2. Normal random variables. Let $\displaystyle X\sim \mathrm{N}(\mu,\sigma)$ be a Gaussian random variable with mean $\displaystyle \mu$ and standard deviation $\displaystyle \sigma$ . What are the $\displaystyle \Psi_X(\lambda)$ and $\displaystyle \Psi_X^*(t)$ ? And give a tail inequality to upper bound the probability $\displaystyle \Pr[X\ge t]$ .
3. Poisson random variables. Let $\displaystyle X\sim \mathrm{Pois}(\nu)$ be a Poisson random variable with parameter $\displaystyle \nu$ , that is, $\displaystyle \Pr[X=k]=\mathrm{e}^{-\nu}\nu^k/k!$ for all $\displaystyle k=0,1,2,\ldots$ . What are the $\displaystyle \Psi_X(\lambda)$ and $\displaystyle \Psi_X^*(t)$ ? And give a tail inequality to upper bound the probability $\displaystyle \Pr[X\ge t]$ .
4. Bernoulli random variables. Let $\displaystyle X\in\{0,1\}$ be a single Bernoulli trial with probability of success $\displaystyle p$ , that is, $\displaystyle \Pr[X=1]=1-\Pr[X=0]=p$ . Show that for any $\displaystyle t\in(p,1)$ , we have $\displaystyle \Psi_X^*(t)=D(Y \| X)$ where $\displaystyle Y\in\{0,1\}$ is a Bernoulli random variable with parameter $\displaystyle t$ and $\displaystyle D(Y \| X)=(1-t)\ln\frac{1-t}{1-p}+t\ln\frac{t}{p}$ is the Kullback-Leibler divergence between $\displaystyle Y$ and $\displaystyle X$ .
5. Sum of independent random variables. Let $\displaystyle X=\sum_{i=1}^nX_i$ be the sum of $\displaystyle n$ independently and identically distributed random variables $\displaystyle X_1,X_2,\ldots, X_n$ . Show that $\displaystyle \Psi_X(\lambda)=\sum_{i=1}^n\Psi_{X_i}(\lambda)$ and $\displaystyle \Psi_X^*(t)=n\Psi^*_{X_i}(\frac{t}{n})$ . Also for binomial random variable $\displaystyle X\sim \mathrm{Bin}(n,p)$ , give an upper bound to the tail inequality $\displaystyle \Pr[X\ge t]$ in terms of KL-divergence.
Give an upper bound to $\displaystyle \Pr[X\ge t]$ when every $\displaystyle X_i$ follows the geometric distribution with a probability $\displaystyle p$ of success.

Problem 3

A boolean code is a mapping $\displaystyle C:\{0,1\}^k\rightarrow\{0,1\}^n$ . Each $\displaystyle x\in\{0,1\}^k$ is called a message and $\displaystyle y=C(x)$ is called a codeword. The code rate $\displaystyle r$ of a code $\displaystyle C$ is $\displaystyle r=\frac{k}{n}$ . A boolean code $\displaystyle C:\{0,1\}^k\rightarrow\{0,1\}^n$ is a linear code if it is a linear transformation, i.e. there is a matrix $\displaystyle A\in\{0,1\}^{n\times k}$ such that $\displaystyle C(x)=Ax$ for any $\displaystyle x\in\{0,1\}^k$ , where the additions and multiplications are defined over the finite field of order two, $\displaystyle (\{0,1\},+_{\bmod 2},\times_{\bmod 2})$ .

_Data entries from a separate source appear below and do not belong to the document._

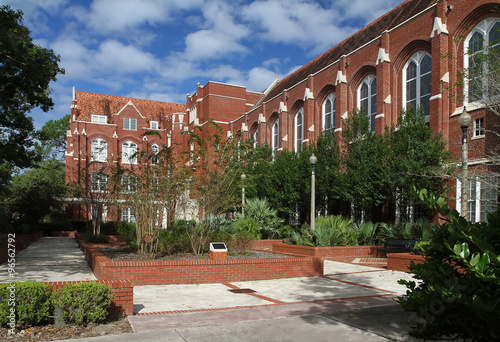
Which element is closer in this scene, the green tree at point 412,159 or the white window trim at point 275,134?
the green tree at point 412,159

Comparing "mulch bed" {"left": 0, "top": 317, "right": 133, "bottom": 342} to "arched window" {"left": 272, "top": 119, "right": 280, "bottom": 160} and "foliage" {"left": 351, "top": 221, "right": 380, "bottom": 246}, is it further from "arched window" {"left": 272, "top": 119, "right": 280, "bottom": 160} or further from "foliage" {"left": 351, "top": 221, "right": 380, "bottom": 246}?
"arched window" {"left": 272, "top": 119, "right": 280, "bottom": 160}

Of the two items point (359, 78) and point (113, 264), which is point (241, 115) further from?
point (113, 264)

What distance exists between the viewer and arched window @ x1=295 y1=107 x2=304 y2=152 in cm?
3790

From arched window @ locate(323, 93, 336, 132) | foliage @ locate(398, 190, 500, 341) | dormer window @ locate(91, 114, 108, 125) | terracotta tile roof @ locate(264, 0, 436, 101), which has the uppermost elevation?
terracotta tile roof @ locate(264, 0, 436, 101)

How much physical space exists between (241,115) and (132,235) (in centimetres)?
3590

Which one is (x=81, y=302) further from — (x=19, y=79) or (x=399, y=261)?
(x=19, y=79)

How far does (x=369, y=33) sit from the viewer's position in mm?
31688

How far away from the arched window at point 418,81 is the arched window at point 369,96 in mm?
2991

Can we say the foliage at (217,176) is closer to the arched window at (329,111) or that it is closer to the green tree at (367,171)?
the green tree at (367,171)

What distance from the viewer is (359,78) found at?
2994cm

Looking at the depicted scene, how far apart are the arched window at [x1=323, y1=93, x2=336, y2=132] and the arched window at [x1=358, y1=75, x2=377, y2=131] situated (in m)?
3.01

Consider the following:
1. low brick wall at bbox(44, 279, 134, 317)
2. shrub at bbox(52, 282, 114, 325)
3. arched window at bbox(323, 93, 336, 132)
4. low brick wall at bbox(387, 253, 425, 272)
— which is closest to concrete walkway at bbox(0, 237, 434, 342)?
low brick wall at bbox(44, 279, 134, 317)

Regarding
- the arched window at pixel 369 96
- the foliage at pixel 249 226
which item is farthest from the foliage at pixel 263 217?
the arched window at pixel 369 96

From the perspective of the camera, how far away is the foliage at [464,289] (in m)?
3.47
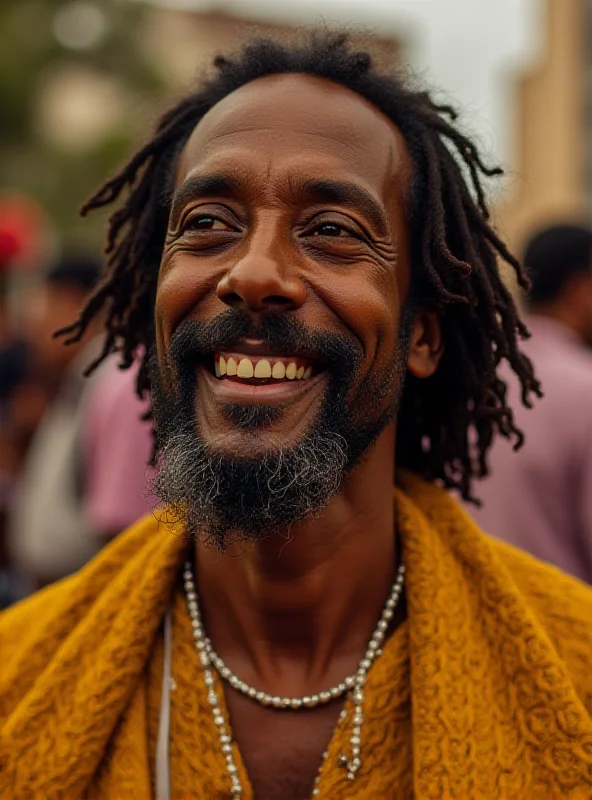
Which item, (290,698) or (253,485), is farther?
(290,698)

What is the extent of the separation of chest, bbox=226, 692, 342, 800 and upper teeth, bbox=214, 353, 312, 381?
80 centimetres

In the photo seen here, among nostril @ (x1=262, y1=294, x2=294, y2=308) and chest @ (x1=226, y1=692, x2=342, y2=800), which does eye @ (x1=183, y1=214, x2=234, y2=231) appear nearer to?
nostril @ (x1=262, y1=294, x2=294, y2=308)

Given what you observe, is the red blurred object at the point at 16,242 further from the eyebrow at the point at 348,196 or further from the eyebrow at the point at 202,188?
the eyebrow at the point at 348,196

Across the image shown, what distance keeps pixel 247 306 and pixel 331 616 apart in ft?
2.68

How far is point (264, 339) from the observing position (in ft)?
7.89

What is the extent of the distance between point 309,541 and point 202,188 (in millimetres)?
897

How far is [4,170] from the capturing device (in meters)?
20.8

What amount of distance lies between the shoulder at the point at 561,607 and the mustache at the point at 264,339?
0.69 metres

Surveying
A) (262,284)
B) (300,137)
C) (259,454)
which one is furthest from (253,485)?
(300,137)

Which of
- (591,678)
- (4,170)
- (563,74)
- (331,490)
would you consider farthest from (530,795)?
(4,170)

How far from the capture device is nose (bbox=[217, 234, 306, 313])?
7.75ft

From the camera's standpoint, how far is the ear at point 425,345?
280 cm

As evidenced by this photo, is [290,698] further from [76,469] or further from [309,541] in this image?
[76,469]

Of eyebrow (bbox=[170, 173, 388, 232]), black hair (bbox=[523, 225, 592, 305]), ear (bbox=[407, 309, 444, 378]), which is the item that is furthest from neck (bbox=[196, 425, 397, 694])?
black hair (bbox=[523, 225, 592, 305])
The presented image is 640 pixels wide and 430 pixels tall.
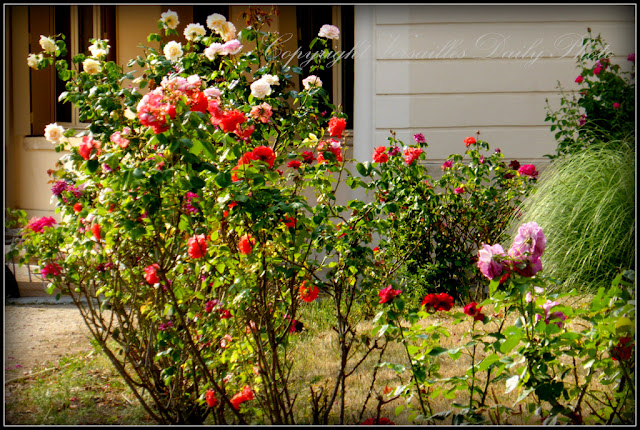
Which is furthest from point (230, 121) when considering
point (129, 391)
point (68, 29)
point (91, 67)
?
point (68, 29)

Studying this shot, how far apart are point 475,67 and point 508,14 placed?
49 centimetres

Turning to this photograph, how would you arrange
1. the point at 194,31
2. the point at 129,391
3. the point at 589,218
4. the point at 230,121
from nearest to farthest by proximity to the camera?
1. the point at 230,121
2. the point at 194,31
3. the point at 129,391
4. the point at 589,218

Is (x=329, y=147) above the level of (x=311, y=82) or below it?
below

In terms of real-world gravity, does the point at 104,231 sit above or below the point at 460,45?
below

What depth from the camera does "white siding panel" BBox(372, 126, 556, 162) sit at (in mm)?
5641

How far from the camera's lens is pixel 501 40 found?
5570 mm

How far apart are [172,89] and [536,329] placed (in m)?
1.37

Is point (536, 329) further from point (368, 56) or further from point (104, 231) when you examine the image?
point (368, 56)

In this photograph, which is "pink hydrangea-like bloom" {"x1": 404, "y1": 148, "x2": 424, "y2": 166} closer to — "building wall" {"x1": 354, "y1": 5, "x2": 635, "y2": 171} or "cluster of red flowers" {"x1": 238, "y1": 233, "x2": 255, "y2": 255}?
"building wall" {"x1": 354, "y1": 5, "x2": 635, "y2": 171}

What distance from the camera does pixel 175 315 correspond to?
268cm

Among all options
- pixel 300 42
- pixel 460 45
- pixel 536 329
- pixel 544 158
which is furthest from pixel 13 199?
pixel 536 329

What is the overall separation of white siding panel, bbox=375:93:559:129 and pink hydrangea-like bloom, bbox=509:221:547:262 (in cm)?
382

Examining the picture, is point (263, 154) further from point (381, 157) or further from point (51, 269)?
point (381, 157)

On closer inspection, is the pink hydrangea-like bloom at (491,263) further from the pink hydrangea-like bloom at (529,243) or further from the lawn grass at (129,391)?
the lawn grass at (129,391)
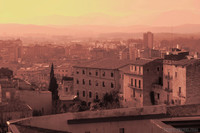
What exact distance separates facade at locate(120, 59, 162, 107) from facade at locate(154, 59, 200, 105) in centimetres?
125

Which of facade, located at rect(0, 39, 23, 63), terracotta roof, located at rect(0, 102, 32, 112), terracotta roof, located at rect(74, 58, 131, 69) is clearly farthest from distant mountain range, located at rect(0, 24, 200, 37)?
terracotta roof, located at rect(0, 102, 32, 112)

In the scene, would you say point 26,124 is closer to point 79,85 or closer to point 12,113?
point 12,113

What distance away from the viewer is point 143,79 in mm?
24531

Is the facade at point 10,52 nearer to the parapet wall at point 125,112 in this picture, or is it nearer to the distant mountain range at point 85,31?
the distant mountain range at point 85,31

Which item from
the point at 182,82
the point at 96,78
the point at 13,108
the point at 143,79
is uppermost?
the point at 182,82

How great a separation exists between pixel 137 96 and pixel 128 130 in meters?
15.1

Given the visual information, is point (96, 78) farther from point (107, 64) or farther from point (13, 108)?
point (13, 108)

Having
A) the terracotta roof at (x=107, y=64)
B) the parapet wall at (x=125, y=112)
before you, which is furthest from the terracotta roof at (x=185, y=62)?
the parapet wall at (x=125, y=112)

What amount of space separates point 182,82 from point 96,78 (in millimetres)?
A: 9207

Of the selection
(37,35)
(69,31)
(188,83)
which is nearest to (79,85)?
(188,83)

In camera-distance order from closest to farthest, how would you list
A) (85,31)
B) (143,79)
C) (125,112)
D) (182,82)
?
(125,112) → (182,82) → (143,79) → (85,31)

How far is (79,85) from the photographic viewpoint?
31.1 metres

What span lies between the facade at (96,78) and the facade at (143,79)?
3.24m

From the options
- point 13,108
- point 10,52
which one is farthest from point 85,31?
point 13,108
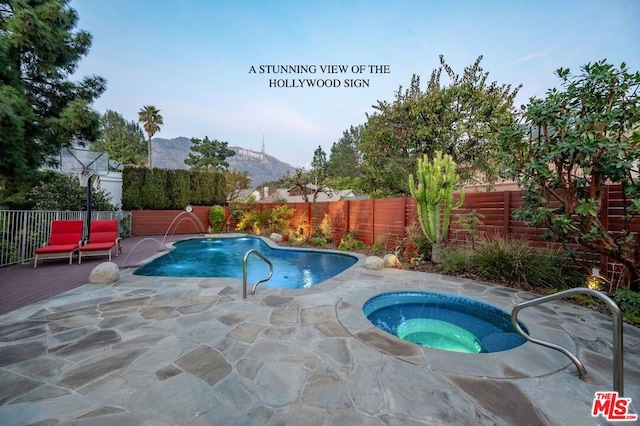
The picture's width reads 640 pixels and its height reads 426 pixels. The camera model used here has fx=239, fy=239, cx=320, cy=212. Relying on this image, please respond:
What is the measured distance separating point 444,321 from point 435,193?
3.34 meters

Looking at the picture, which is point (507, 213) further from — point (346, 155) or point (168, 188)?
point (346, 155)

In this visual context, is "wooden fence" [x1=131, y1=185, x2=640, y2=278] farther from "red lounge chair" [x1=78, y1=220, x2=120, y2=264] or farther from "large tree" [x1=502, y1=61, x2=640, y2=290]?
"red lounge chair" [x1=78, y1=220, x2=120, y2=264]

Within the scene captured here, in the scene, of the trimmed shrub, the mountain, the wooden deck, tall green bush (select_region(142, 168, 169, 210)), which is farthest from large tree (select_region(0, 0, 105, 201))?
the mountain

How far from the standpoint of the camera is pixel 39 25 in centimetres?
675

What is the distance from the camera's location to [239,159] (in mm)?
100875

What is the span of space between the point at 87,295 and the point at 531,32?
12842mm

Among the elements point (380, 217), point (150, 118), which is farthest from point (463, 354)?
point (150, 118)

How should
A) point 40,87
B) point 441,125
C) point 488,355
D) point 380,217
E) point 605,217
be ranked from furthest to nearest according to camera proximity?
point 441,125 → point 380,217 → point 40,87 → point 605,217 → point 488,355

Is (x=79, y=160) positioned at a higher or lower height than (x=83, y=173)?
higher

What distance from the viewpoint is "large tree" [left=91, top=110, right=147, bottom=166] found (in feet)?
85.1

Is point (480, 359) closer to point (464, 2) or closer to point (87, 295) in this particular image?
point (87, 295)

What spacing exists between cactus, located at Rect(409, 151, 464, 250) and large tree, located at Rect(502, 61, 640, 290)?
166 cm

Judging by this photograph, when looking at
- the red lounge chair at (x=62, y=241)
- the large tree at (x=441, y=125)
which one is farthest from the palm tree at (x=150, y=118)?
the large tree at (x=441, y=125)

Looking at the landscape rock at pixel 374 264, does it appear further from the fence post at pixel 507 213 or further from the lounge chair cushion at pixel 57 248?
the lounge chair cushion at pixel 57 248
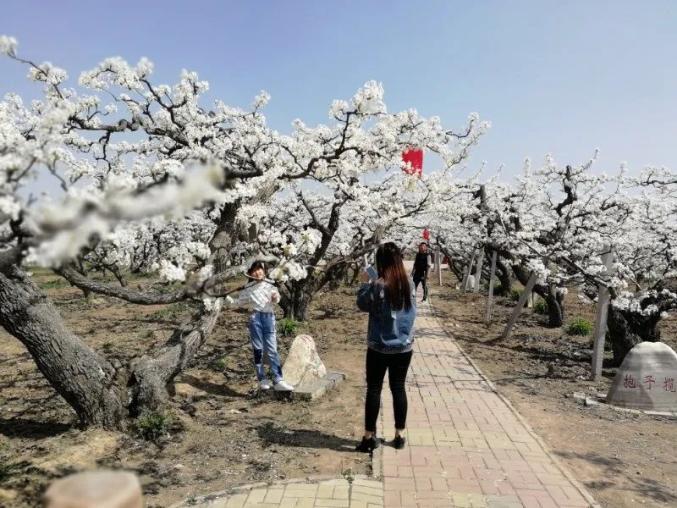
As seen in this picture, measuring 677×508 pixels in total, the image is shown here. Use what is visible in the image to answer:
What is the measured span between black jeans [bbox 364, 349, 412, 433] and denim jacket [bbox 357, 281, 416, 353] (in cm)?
9

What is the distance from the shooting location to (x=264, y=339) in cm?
662

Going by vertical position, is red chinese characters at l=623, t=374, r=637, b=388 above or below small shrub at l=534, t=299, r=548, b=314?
below

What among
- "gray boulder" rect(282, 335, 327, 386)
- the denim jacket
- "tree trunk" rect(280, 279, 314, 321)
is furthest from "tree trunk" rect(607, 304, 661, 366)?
the denim jacket

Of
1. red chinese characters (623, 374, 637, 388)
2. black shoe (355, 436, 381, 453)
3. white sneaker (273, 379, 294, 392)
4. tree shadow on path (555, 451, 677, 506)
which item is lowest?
tree shadow on path (555, 451, 677, 506)

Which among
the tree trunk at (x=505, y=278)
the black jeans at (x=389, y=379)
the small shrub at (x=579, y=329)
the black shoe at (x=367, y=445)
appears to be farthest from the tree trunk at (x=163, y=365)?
the tree trunk at (x=505, y=278)

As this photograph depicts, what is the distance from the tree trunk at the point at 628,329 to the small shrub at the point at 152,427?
826 centimetres

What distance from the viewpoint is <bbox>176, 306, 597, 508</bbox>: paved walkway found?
3988 mm

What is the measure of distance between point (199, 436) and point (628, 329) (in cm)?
839

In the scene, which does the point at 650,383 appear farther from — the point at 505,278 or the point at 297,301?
the point at 505,278

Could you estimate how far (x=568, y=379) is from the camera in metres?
8.77

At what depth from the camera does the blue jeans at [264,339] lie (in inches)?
257

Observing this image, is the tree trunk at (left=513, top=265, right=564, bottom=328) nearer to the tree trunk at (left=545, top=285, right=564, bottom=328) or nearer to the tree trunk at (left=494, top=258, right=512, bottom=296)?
the tree trunk at (left=545, top=285, right=564, bottom=328)

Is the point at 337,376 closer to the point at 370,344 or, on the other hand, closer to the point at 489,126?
the point at 370,344

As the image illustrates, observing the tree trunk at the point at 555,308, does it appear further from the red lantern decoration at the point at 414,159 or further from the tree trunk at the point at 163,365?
the tree trunk at the point at 163,365
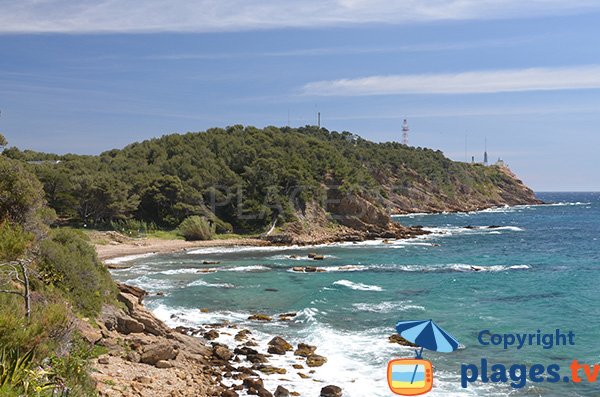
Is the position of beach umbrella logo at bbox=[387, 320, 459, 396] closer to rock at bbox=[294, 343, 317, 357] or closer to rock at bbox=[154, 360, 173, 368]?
rock at bbox=[294, 343, 317, 357]

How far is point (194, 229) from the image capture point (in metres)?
57.4

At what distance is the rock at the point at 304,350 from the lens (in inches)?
795

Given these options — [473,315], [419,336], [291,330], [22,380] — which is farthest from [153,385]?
[473,315]

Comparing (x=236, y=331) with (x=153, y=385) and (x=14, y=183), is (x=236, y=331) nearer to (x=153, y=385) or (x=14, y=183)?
(x=153, y=385)

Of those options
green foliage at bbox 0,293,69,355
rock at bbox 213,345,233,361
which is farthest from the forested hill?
green foliage at bbox 0,293,69,355

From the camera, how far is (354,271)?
1590 inches

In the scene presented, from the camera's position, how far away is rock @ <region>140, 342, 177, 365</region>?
16.9 meters

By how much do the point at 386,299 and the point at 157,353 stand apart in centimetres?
1601

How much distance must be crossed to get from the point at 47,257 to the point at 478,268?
109ft

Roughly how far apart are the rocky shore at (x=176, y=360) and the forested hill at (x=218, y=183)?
37.6 m

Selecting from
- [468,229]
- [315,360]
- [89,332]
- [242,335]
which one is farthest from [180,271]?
[468,229]

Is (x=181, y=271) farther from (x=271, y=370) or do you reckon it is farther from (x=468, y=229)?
(x=468, y=229)

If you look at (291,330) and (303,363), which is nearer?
(303,363)

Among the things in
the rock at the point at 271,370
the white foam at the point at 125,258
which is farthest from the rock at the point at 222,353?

The distance between two codeword $\displaystyle y_1$ and $\displaystyle y_2$ , denoted by $\displaystyle d(y_1,y_2)$ , is defined as the Hamming distance between them. Formally, $\displaystyle d(y_1,y_2)=\|y_1-y_2\|_1=\sum_{i=1}^n|y_1(i)-y_2(i)|$ . The distance of a code $\displaystyle C$ is the minimum distance between any two codewords. Formally, $\displaystyle d=\min_{x_1,x_2\in \{0,1\}^k\atop x_1\neq x_2}d(C(x_1),C(x_2))$ .

Usually we want to make both the code rate $\displaystyle r$ and the code distance $\displaystyle d$ as large as possible, because a larger rate means that the amount of actual message per transmitted bit is high, and a larger distance allows for more error correction and detection.

• Use the probabilistic method to prove that there exists a boolean code $\displaystyle C:\{0,1\}^k\rightarrow\{0,1\}^n$ of code rate $\displaystyle r$ and distance $\displaystyle \left(\frac{1}{2}-\Theta\left(\sqrt{r}\right)\right)n$ . Try to optimize the constant in $\displaystyle \Theta(\cdot)$ .
• Prove a similar result for linear boolean codes.

Problem 4

Given a binary string, define a run as a maximal sequence of contiguous 1s; for example, the following string

$\displaystyle \underbrace{111}_{3}00\underbrace{11}_{2}00\underbrace{111111}_{6}0\underbrace{1}_{1}0\underbrace{11}_{2}$

contains 5 runs, of length 3, 2, 6, 1, and 2.

Let $\displaystyle S$ be a binary string of length $\displaystyle n$ , generated uniformly at random. Let $\displaystyle X_k$ be the number of runs in $\displaystyle S$ of length $\displaystyle k$ or more.

• Compute the exact value of $\displaystyle \mathbb{E}[X_k]$ as a function of $\displaystyle n$ and $\displaystyle k$ .
• Give the best concentration bound you can obtain for $\displaystyle |X_k -\mathbb{E}[X_k]|$ .

Problem 5

(Due to J. Naor.)

The Chernoff bound is an exponentially decreasing bound on tail distributions. Let $\displaystyle X_1,\dots,X_n$ be independent random variables and $\displaystyle \mathbf{E}[X_i]=0$ for all $\displaystyle 1\le i\le n$ . Define $\displaystyle X=X_1+X_2+\dots+X_n$ . We can use the following two kinds of tail inequalities for $\displaystyle X$ .

• Chernoff Bounds:
$\displaystyle \Pr[|X|\ge\delta]\le\min_{t\ge 0}\frac{\mathbf{E}[e^{t|X|}]}{e^{t\delta}}$ .

• $\displaystyle k$ th-Moment Bound:
$\displaystyle \Pr[|X|\ge\delta]\le\frac{\mathbf{E}[|X|^k]}{\delta^k}$ .
1. Show that for each $\displaystyle \delta$ , there exists a choice of $\displaystyle k$ such that the $\displaystyle k$ th-moment bound is strictly stronger than the Chernoff bound. (Hint: You may consider using the probabilistic method.)
2. Why would we still prefer the Chernoff bound to the seemingly stronger $\displaystyle k$ th-moment bound?